Des réunions entre les autorités chinoises et les principales entreprises technologiques au cours du mois dernier se sont concentrées sur la question de savoir s'il fallait limiter l'accès étranger aux modèles d'IA les plus performants du pays — même ceux qui ne sont pas encore publiés — Reuters a rapporté, citant trois personnes au courant des discussions.
Le ministère chinois du Commerce a convoqué ces sessions, avec Alibaba, ByteDance et la startup Z.ai parmi les participants. Parmi les sujets abordés figure la possibilité d'imposer des restrictions aux modèles de premier plan, couvrant à la fois les systèmes propriétaires et ceux publiés avec des poids ouverts. Reuters a noté que les discussions se poursuivent, sans calendrier établi et sans certitude que des mesures seront finalement adoptées.
Une voie explorée lors des discussions était de qualifier la divulgation non autorisée ou le vol d'IA propriétaire de violation de la loi sur la sécurité nationale. Par ailleurs, les participants ont envisagé des limites potentielles sur les investisseurs autorisés à soutenir des entreprises d'IA locales.
Un aperçu de ce à quoi un tel cadre pourrait ressembler provient d'une réunion de mai de juristes dont les conclusions ont été publiées dans un journal de la Cour suprême du peuple : le groupe a recommandé de classer l'IA par niveau de sensibilité, avec les logiciels open-source de routine nécessitant uniquement une inscription, les outils intermédiaires soumis à une vérification de sécurité, et les systèmes de pointe les plus puissants soit gardés entièrement nationaux, soit retenus de la publication publique.
De l'autre côté de l'équation, les responsables à Pékin sont de plus en plus alarmés par le fait que Mythos d'Anthropic — un outil de cybersécurité que l'administration Trump a restreint en juin — pourrait être retourné contre les systèmes chinois pour exploiter des failles logicielles. Les médias d'État et Zhou Hongyi, qui a fondé la société de cybersécurité 360, ont avancé des arguments similaires publiquement, Zhou appelant à la construction par la Chine d'une capacité comparable.
Les restrictions potentielles reflètent une tendance plus large de Pékin à protéger l'IA locale. Plus tôt cette année, l'agence de planification de l'État de Pékin a forcé Meta $META à annuler son accord de 2 milliards de dollars pour la startup d'IA Manus, tandis que les régulateurs ont ouvert séparément des enquêtes sur Manus et d'autres entreprises d'IA chinoises qui avaient déménagé à l'étranger pour déterminer si elles avaient violé les règles de contrôle des exportations, a rapporté l'agence. Un ensemble réglementaire plus large publié début juin a étendu la surveillance gouvernementale aux transactions transfrontalières touchant le capital chinois, la technologie propriétaire et les données.

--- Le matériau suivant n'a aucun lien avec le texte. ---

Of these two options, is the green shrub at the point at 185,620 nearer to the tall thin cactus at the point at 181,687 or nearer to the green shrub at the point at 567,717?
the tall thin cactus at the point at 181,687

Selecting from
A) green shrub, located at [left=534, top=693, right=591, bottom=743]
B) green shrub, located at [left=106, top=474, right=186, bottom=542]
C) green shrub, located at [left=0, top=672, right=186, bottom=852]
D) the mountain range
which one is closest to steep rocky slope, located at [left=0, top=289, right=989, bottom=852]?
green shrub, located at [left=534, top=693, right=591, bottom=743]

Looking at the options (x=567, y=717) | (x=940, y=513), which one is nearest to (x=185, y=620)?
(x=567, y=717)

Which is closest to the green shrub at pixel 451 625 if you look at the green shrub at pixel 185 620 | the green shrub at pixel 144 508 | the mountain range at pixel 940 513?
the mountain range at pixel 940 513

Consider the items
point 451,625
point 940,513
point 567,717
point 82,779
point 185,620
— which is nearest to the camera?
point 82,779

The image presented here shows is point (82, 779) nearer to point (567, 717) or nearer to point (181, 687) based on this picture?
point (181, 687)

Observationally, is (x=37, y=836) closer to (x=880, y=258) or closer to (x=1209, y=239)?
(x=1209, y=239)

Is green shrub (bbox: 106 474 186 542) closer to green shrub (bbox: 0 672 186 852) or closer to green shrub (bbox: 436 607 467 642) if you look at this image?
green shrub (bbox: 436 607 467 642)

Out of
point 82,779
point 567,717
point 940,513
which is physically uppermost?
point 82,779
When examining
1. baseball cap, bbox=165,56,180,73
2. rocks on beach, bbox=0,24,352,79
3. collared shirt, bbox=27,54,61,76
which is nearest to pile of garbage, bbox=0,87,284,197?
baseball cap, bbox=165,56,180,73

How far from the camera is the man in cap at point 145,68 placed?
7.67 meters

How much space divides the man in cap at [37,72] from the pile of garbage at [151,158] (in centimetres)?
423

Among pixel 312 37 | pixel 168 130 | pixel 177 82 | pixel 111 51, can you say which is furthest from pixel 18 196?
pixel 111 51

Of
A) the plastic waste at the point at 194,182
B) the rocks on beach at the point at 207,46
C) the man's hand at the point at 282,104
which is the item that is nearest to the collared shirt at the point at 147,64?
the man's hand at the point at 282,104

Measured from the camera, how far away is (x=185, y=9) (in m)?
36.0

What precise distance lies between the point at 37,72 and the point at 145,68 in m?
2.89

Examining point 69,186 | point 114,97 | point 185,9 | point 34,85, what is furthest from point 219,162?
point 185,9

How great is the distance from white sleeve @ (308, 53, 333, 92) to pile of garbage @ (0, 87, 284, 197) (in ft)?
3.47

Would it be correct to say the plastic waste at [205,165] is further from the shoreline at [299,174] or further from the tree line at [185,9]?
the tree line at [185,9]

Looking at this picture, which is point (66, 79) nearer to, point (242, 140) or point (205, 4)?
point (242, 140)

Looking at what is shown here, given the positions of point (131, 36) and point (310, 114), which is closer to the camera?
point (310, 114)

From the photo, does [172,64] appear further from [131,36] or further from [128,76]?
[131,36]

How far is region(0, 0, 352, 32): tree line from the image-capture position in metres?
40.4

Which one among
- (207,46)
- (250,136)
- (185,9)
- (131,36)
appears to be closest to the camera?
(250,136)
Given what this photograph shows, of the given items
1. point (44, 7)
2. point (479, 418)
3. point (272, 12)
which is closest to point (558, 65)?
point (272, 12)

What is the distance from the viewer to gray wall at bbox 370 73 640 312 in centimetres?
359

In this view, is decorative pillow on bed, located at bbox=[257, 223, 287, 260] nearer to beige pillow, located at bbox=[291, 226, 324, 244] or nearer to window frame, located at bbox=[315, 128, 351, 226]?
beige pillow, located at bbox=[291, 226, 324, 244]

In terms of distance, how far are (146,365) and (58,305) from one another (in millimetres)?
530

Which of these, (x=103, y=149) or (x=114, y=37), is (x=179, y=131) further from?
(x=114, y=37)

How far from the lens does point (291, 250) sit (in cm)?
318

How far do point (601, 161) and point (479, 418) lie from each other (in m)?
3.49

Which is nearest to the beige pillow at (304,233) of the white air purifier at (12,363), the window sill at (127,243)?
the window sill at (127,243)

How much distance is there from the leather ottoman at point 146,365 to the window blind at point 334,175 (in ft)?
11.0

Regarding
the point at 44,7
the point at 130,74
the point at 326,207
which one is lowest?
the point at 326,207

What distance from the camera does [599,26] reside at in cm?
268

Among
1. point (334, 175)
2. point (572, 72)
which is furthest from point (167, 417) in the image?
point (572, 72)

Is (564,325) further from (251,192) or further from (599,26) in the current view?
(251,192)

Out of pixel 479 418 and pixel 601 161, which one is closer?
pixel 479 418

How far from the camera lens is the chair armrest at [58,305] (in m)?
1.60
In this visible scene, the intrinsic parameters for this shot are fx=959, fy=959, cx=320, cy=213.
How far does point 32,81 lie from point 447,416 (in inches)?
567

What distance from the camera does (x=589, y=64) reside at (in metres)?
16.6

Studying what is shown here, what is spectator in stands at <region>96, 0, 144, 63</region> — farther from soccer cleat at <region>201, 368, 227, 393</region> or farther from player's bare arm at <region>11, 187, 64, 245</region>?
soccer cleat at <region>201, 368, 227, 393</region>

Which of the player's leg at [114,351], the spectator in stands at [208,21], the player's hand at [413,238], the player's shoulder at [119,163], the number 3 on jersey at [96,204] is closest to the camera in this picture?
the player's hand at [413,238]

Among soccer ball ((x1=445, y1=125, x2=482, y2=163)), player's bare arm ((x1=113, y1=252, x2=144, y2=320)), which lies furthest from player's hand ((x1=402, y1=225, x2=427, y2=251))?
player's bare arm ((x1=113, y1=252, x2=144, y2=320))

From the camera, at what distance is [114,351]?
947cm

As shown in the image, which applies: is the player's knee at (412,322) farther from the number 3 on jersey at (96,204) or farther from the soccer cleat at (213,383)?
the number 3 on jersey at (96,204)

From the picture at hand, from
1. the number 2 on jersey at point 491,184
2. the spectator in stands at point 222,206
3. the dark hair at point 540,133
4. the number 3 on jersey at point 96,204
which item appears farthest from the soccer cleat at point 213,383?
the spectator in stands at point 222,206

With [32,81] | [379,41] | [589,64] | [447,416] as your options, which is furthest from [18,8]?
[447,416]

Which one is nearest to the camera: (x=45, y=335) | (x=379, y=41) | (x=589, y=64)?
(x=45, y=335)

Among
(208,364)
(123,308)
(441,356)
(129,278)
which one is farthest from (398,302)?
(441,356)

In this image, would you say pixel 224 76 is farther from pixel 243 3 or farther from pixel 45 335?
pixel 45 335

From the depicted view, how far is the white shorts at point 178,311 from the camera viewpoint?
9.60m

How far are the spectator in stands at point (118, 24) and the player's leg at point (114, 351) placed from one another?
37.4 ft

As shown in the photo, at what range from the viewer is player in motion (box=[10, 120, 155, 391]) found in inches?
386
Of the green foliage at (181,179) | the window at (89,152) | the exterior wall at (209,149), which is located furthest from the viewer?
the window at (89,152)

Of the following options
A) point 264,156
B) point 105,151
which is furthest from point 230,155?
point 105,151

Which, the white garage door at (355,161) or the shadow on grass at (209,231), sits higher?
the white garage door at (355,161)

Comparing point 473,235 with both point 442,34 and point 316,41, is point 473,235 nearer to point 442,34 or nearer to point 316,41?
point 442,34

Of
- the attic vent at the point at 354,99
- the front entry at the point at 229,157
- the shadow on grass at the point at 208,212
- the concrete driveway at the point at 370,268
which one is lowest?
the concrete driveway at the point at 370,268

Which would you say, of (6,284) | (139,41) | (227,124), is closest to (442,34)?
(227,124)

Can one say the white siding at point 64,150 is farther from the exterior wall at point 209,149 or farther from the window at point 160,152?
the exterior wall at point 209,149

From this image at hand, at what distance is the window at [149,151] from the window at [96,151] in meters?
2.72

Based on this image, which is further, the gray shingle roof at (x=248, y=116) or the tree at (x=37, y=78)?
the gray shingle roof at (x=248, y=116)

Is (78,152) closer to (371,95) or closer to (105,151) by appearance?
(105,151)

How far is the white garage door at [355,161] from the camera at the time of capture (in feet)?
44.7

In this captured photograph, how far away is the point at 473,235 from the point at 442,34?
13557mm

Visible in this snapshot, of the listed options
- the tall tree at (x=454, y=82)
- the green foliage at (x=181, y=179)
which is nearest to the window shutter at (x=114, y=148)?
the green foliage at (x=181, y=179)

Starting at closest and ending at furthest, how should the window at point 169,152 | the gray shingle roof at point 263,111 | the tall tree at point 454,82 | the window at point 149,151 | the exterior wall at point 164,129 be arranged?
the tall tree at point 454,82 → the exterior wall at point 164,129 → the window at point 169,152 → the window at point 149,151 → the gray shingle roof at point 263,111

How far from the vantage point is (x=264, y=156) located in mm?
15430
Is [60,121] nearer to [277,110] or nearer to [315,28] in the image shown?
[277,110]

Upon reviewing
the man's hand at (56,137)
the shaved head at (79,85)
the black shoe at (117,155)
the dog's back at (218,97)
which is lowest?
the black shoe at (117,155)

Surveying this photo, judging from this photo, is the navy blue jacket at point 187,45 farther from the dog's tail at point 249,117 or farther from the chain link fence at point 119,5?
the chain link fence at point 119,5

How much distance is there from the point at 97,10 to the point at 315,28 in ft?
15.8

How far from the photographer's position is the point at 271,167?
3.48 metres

Les discussions surviennent alors que les modèles d'IA chinois ont rapidement gagné du terrain sur les marchés mondiaux, motivés par des coûts bas et des capacités compétitives. La série Qwen d'Alibaba a attiré un nombre important de followers sur Hugging Face, tandis que le Doubao de ByteDance est devenu l'un des produits d'IA dominants en Chine. Le GLM-5.2 de Z.ai a suscité l'intérêt des chercheurs américains, avec des résultats de référence proches de ceux des meilleurs modèles américains tout en étant nettement moins cher.
Toute décision de limiter l'accès à l'étranger à ces produits pourrait augmenter les coûts pour les entreprises qui ont commencé à compter sur les modèles chinois comme alternatives abordables aux systèmes américains de pointe. Pékin a précédemment dit à plusieurs grandes entreprises d'IA, dont Moonshot AI et StepFun, qu'elles doivent obtenir l'approbation du gouvernement avant d'accepter des capitaux américains lors de tours de financement, selon des reportages antérieurs.